Kementerian Wakaf Yordania memegang kontrol atas Masjid Al Aqsha hingga Perang Enam Hari tahun 1967. Setelah memenangkan perang, Israel menyerahkan kekuasaan masjid dan Bukit Bait Suci kepada lembaga wakaf Islam yang mandiri dari pemerintahan Israel. Namun, Angkatan Pertahanan Israel diperbolehkan berpatroli dan melakukan pencarian di wilayah masjid. Setelah pembakaran tahun 1969, lembaga wakaf tersebut mempekerjakan arsitek, teknisi, dan pengrajin dalam sebuah komite untuk melakukan perawatan. Untuk mengimbangi berbagai kebijakan Israel dan semakin meningkatnya kehadiran pasukan keamanan Israel di sekitar lokasi ini sejak Intifadhah al-Aqsha, Gerakan Islam bekerjasama dengan lembaga wakaf telah berusaha untuk meningkatkan kendali Muslim di dalam lingkungan Masjid Al Aqsha. Beberapa kegiatannya termasuk memperbarui dan merenovasi kembali bangunan-bangunan yang terbengkalai.[91]

Saat ini, imam utama dan pengurus Masjid Al Aqsha adalah Muhammad Ahmad Hussein. Ia diangkat menjadi Mufti Besar Yerusalem pada tahun 2006 oleh Presiden Palestina Mahmud Abbas.[92] Imam-imam lainnya termasuk Syaikh Yusuf Abu Sneina, Mufti Palestina sebelumnya Syaikh Ikrimah Sa'id Sabri, serta mantan Imam Al Aqsha Syaikh Muhammad Abu Shusha yang sekarang tinggal di Amman, Yordania.
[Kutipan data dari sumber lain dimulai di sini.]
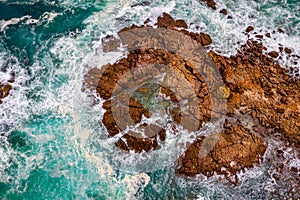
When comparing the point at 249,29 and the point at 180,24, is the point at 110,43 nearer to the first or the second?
A: the point at 180,24

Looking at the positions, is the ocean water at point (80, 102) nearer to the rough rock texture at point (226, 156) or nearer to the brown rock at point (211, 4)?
the brown rock at point (211, 4)

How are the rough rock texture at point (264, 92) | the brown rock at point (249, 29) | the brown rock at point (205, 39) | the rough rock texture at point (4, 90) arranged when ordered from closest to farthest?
the rough rock texture at point (264, 92) → the rough rock texture at point (4, 90) → the brown rock at point (205, 39) → the brown rock at point (249, 29)

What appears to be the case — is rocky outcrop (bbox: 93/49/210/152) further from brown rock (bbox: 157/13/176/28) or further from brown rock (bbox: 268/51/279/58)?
brown rock (bbox: 268/51/279/58)

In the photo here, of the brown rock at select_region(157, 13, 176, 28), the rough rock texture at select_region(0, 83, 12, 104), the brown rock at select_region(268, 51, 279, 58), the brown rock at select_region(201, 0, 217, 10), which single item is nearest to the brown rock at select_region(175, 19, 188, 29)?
the brown rock at select_region(157, 13, 176, 28)

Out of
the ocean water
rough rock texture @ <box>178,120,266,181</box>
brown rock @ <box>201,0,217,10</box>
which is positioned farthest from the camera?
brown rock @ <box>201,0,217,10</box>

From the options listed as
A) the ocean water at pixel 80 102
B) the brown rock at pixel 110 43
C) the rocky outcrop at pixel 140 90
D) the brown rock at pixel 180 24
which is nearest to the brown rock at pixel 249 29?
the ocean water at pixel 80 102
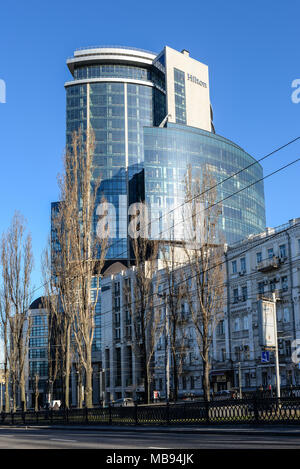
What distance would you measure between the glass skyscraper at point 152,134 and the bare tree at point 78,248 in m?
75.9

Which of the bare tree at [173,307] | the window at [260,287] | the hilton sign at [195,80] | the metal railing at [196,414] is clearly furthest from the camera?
the hilton sign at [195,80]

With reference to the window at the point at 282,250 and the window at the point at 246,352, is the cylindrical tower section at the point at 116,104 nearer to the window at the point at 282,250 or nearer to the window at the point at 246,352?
the window at the point at 246,352

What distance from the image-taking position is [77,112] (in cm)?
14762

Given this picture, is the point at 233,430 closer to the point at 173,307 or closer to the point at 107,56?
the point at 173,307

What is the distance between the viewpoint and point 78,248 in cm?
3869

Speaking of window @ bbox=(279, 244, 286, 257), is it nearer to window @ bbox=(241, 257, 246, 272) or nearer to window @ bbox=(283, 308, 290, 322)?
window @ bbox=(283, 308, 290, 322)

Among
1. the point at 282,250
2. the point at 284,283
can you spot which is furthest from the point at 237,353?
the point at 282,250

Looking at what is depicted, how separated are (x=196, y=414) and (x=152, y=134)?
10194 cm

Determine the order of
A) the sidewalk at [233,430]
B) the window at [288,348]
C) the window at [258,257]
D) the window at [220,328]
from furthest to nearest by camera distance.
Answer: the window at [220,328], the window at [258,257], the window at [288,348], the sidewalk at [233,430]

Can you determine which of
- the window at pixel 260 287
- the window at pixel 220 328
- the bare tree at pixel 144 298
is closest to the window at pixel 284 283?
the window at pixel 260 287

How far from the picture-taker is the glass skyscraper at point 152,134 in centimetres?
12419

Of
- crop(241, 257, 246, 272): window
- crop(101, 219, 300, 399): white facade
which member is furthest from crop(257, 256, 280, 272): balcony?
crop(241, 257, 246, 272): window

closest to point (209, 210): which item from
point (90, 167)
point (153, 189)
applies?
point (90, 167)
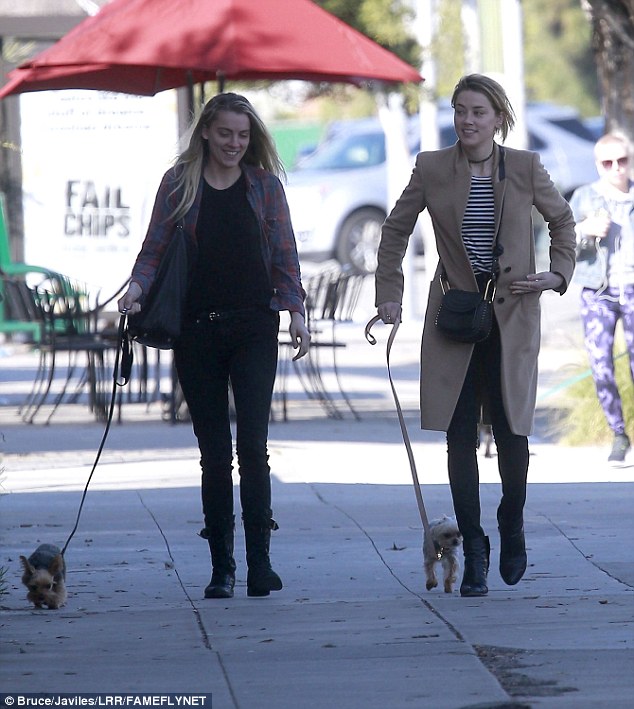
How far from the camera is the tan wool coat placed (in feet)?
19.4

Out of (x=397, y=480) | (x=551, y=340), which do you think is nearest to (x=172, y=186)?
(x=397, y=480)

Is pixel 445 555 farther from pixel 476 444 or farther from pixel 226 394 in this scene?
pixel 226 394

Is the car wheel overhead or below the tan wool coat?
below

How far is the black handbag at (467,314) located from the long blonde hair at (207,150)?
82 cm

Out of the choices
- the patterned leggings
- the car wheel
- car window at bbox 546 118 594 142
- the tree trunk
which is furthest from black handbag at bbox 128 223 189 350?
car window at bbox 546 118 594 142

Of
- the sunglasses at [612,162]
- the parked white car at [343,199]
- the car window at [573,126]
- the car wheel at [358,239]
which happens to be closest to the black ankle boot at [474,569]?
the sunglasses at [612,162]

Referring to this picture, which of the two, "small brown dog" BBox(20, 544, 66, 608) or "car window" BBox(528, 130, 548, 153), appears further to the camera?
"car window" BBox(528, 130, 548, 153)

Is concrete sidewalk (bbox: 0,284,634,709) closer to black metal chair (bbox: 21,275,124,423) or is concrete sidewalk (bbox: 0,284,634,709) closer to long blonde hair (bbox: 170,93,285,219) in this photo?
black metal chair (bbox: 21,275,124,423)

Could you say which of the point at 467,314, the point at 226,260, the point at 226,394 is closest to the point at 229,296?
the point at 226,260

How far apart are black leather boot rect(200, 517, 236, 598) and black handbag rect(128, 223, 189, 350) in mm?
710

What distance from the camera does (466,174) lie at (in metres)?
5.94

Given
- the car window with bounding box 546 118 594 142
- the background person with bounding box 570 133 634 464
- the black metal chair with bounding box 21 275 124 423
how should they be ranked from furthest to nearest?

Kepemilikan Masjid Al Aqsha merupakan salah satu isu dalam konflik Israel-Palestina. Israel mengklaim kekekuasaan atas masjid tersebut dan juga seluruh Bukit Bait Suci, tetapi Palestina memegang perwalian secara tak resmi melalui lembaga wakaf. Selama negosiasi di Pertemuan Camp David 2000, Palestina meminta kepemilikan penuh masjid ini serta situs-situs suci Islam lainnya yang berada di Yerusalem Timur.[93]

Akses

 
Papan keterangan dalam bahasa Ibrani dan Inggris di luar Bait Suci menampilkan larangan menurut Taurat untuk memasuki area ini.

Sementara semua warganegara Israel yang muslim diperbolehkan untuk masuk dan beribadah di Masjid Al Aqsha, Israel pada waktu-waktu tertentu menetapkan pembatasan ketat akses masuk ke masjid untuk orang Yahudi, Muslim Palestina yang tinggal di Tepi Barat atau Jalur Gaza, atau pembatasan berdasarkan usia untuk warga Palestina dan warganegara Israel keturunan Arab, seperti memberi izin masuk hanya untuk pria yang telah menikah dan setidaknya berusia 40 atau 50 tahun. Wanita Arab kadang-kadang juga dibatasi sehubungan dengan status perkawinan dan usia mereka. Alasan Israel untuk pembatasan tersebut adalah bahwa pria Palestina yang berusia tua dan telah menikah cenderung "tidak menyebabkan masalah",[94] yaitu bahwa secara keamanan mereka lebih tidak beresiko.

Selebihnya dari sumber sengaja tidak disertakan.